Sociology and social psychology are intertwined. Social psychology expands on the studies of sociologists. However, the two also have differences. Sociologists study people in groups. Social psychologists focus more on the individual in a group and use more experimentation (Myers, 2010). Sociologists study the social factors that affect an individual. Social psychologists identify why the factors have effects (Thoits, 1995). Sociologists study how characteristics, relationships, and situations influence a person’s thoughts, feelings, and behaviors (Thoits, 1995). However, social psychologists explain how and why these factors affect an individual. Social psychologists attempt to understand how a group arrives at a decision whereas sociologists attempt to explain how an individual’s characteristics affect a group’s decision. Sociologists try to explain deviant behavior whereas social psychologists focus more on obedience (Thoits, 1995).

Role of Research in Social Psychology
Research is the “systematic inquiry aimed at the discovery of new knowledge” (McGraw - Hill, 2011, p. 17). Research is an important aspect in the science of psychology. Psychologists use the scientific method in research. By using the scientific method, psychologists propose theories, imply hypothesis, and predict behavior (Myers, 2010). Psychologists use research to explore and relate theories and hypothesis to behavior. Through observation and research, psychologists formulate ideas about an individual’s thoughts, influences, and relations to one another (Myers, 2010).

Psychologist Gordon Allport held the belief that social psychologists studied how individuals influenced and affected others (Thoits, 1995). Within the discipline of social psychology several aspects of an individual are studied. These include cultures, attitudes, beliefs, prejudices, and perceptions. Psychologists answer the questions concerning how one individual affects others by using scientific methods. Because of the research conducted, social psychology is now an important discipline in the study of individuals’ behavior in relation to social situations.
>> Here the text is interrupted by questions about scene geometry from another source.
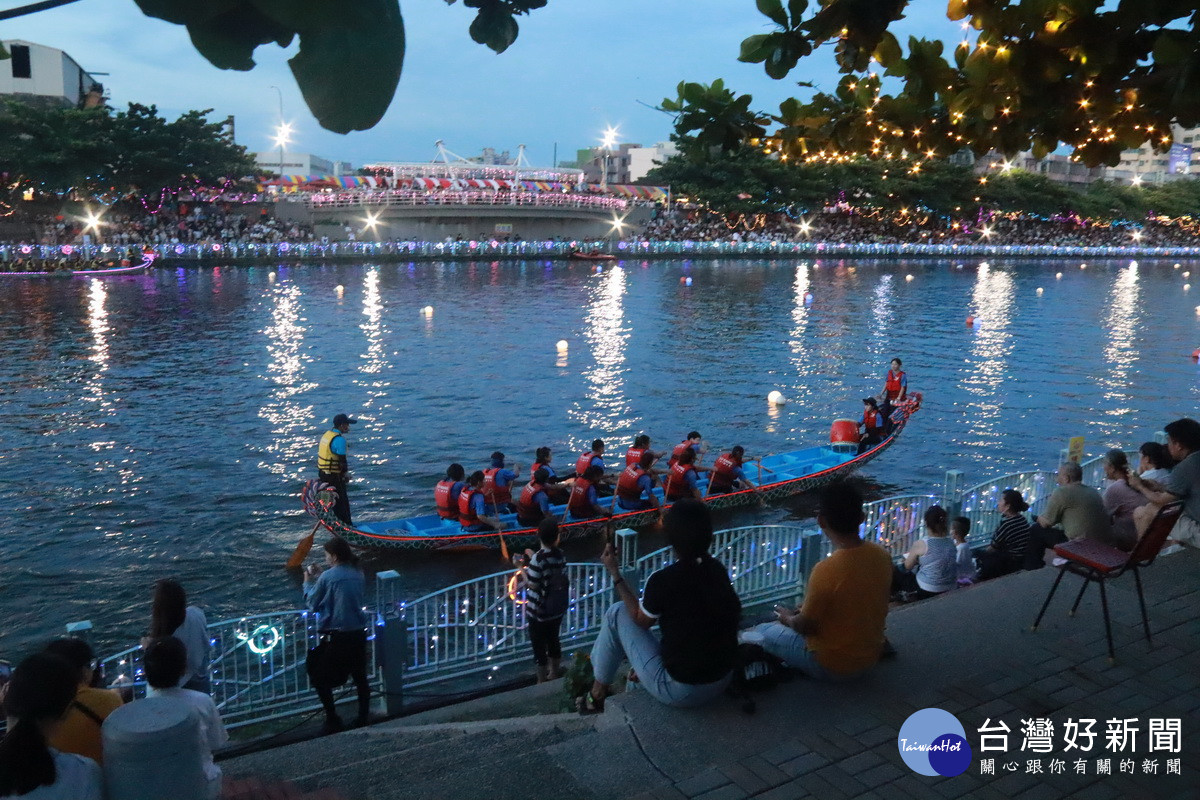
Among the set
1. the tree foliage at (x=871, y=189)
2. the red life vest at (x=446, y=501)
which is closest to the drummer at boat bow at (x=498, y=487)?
the red life vest at (x=446, y=501)

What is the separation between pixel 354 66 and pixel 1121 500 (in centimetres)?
868

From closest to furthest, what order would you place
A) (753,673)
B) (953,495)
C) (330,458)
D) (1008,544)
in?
(753,673) < (1008,544) < (953,495) < (330,458)

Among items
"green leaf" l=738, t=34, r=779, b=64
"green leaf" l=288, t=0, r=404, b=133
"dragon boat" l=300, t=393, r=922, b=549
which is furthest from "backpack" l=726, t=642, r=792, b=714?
"dragon boat" l=300, t=393, r=922, b=549

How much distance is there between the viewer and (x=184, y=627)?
594cm

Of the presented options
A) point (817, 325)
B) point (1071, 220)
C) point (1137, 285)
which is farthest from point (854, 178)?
point (817, 325)

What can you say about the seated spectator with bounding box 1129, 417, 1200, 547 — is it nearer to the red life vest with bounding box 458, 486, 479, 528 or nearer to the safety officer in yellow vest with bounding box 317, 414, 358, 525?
the red life vest with bounding box 458, 486, 479, 528

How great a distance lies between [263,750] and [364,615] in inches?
46.2

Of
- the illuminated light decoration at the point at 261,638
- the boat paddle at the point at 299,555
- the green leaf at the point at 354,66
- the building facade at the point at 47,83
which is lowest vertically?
the boat paddle at the point at 299,555

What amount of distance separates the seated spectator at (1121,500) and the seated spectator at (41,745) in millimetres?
7623

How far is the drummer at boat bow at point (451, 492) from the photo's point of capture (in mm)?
12141

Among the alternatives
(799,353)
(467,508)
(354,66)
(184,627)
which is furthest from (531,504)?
(799,353)

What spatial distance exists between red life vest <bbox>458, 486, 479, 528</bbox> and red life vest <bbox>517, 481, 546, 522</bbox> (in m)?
0.62

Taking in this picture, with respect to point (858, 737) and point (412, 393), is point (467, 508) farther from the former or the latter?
point (412, 393)

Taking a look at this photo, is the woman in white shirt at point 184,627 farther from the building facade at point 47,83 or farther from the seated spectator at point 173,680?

Blass, T. (1984). Social Psychology and Personality: Toward a Convergence. Journal of Personality and Social Psychology, 47(5), 1013-1027. doi:10.1037/0022-3514.47.5.1013

McGraw - Hill (2011). Psychsmart. New York, NY: Author.

Myers, D. (2010). Social Psychology (10th ed.). New York, NY: McGraw-Hill.

Thoits, P. A. (1995). Social Psychology: The Interplay Between Sociology and Psychology. Social Forces, 73(4), 1231-1243.